May I add that the deference for the wider body of Christ shown now by the ministers' membership in Presbytery, was demonstrated by the early church in events such as the Council of Jerusalem in Acts 15, the gathering of funds in support of other churches, and the Galatians 2 passage of Paul submitting in private counsel to the brothers at Jerusalem? I just never get the sense of individuals or churches acting independently in the early church -- when things were operating smoothly you see a constant submitting to one another in love.


----------



## Gage Browning

I hate pragmatism most of the time. But this kind of church government goes a long way in protecting the pastor from being run off for any reason much like I use to see in my IFB churches. It does save the pastor's bacon from time to time. It should be hard to get rid of a guy. In some instances I've seen and experienced...in a congregational setting, it was real easy to just vote and dump the guy if the majority wanted him gone. Not to say that we don't have guidelines to fire pastors, we do in presbyterianism, but it ain't super easy. I think it's one pragmatic benefit, although I hate pragmatism most of the time.


----------



## jwithnell

The "pragmatism" in this case goes the other direction too: it protects the congregation from someone teaching or doing something out of accordance with scripture. It occurs to me that the Presbyterian understanding of the depravity of man goes hand in hand with its plurality in leadership. (Both we would insist come from scripture.)


----------



## Romans922

I think presbyterians should be more consistent. All elders should be members of the same court.


----------



## Gage Browning

jwithnell said:


> The "pragmatism" in this case goes the other direction too: it protects the congregation from someone teaching or doing something out of accordance with scripture. It occurs to me that the Presbyterian understanding of the depravity of man goes hand in hand with its plurality in leadership. (Both we would insist come from scripture.)



Amen!


----------



## uberkermit

Backwoods Presbyterian said:


> It is worth noting that in the RPCNA the Minister has the choice (correct me if I am wrong Rev. Eshelman/Rev. King) to be a member of the local congregation.


 
Not sure about a choice, but in the RPCNA _Directory for Church Government_, Chapter 3, section II, E4 _Meeting for Ordination/Installation_ (D21), it is stated:

"l. His membership is transferred to the congregation where he is installed."


----------



## Scott1

One advantage for teaching elders being members of presbytery, practically and by anecdotal evidence is
discipline for doctrine or morals of a teaching elder comes by a jury of peers, who are more likely to understand the issues (e.g. theology) and less likely to be as "close" to the pastor of the congregation. Congregations and officers trained by a senior pastor would have a tendency to be more influenced by him.

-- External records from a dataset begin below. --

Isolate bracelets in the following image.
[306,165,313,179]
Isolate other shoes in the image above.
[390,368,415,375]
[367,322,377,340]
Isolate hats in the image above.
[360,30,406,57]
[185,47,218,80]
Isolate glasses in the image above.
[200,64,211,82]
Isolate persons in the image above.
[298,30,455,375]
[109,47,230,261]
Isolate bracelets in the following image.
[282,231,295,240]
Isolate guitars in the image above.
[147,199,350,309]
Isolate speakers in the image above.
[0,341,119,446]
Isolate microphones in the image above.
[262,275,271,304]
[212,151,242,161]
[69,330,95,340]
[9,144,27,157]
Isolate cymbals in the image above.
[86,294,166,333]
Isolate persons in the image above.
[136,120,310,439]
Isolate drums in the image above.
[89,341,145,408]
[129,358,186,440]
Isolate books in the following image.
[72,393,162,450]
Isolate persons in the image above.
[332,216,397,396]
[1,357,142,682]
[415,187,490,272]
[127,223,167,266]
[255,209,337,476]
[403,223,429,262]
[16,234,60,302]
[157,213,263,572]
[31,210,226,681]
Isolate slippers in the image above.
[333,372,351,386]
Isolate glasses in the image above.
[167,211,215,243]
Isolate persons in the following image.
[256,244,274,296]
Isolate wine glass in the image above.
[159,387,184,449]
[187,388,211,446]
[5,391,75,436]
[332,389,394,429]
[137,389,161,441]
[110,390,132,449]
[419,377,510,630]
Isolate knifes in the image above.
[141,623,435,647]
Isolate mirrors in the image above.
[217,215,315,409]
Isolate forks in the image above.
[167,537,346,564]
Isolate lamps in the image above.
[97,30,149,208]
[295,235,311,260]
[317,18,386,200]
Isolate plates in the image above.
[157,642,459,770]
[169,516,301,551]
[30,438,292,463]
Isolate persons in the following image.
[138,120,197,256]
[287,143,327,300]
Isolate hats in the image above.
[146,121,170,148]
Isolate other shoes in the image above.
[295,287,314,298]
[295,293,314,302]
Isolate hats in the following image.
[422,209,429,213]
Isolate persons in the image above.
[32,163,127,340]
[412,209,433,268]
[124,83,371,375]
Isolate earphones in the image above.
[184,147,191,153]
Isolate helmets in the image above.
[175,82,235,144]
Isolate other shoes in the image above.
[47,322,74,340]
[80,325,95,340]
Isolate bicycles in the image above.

Presbytery evaluation tends to make for more objective and informed evaluation.

On a small scale, at least, it also tends to acknowledge the church beyond that of one local congregation.


----------



## Backwoods Presbyterian

While true in theory Scott we can all point to very recent examples of Presbyteries unwilling to discipline men because of many of the reasons you note. In my young, inexperienced life I can remember unwillingness to challenge men in Presbytery because of friendship and other things that sinful men are prone to.


----------



## Jack K

Scott1 said:


> One advantage for teaching elders being members of presbytery, practically and by anecdotal evidence is
> discipline for doctrine or morals of a teaching elder comes by a jury of peers, who are more likely to understand the issues (e.g. theology) and less likely to be as "close" to the pastor of the congregation.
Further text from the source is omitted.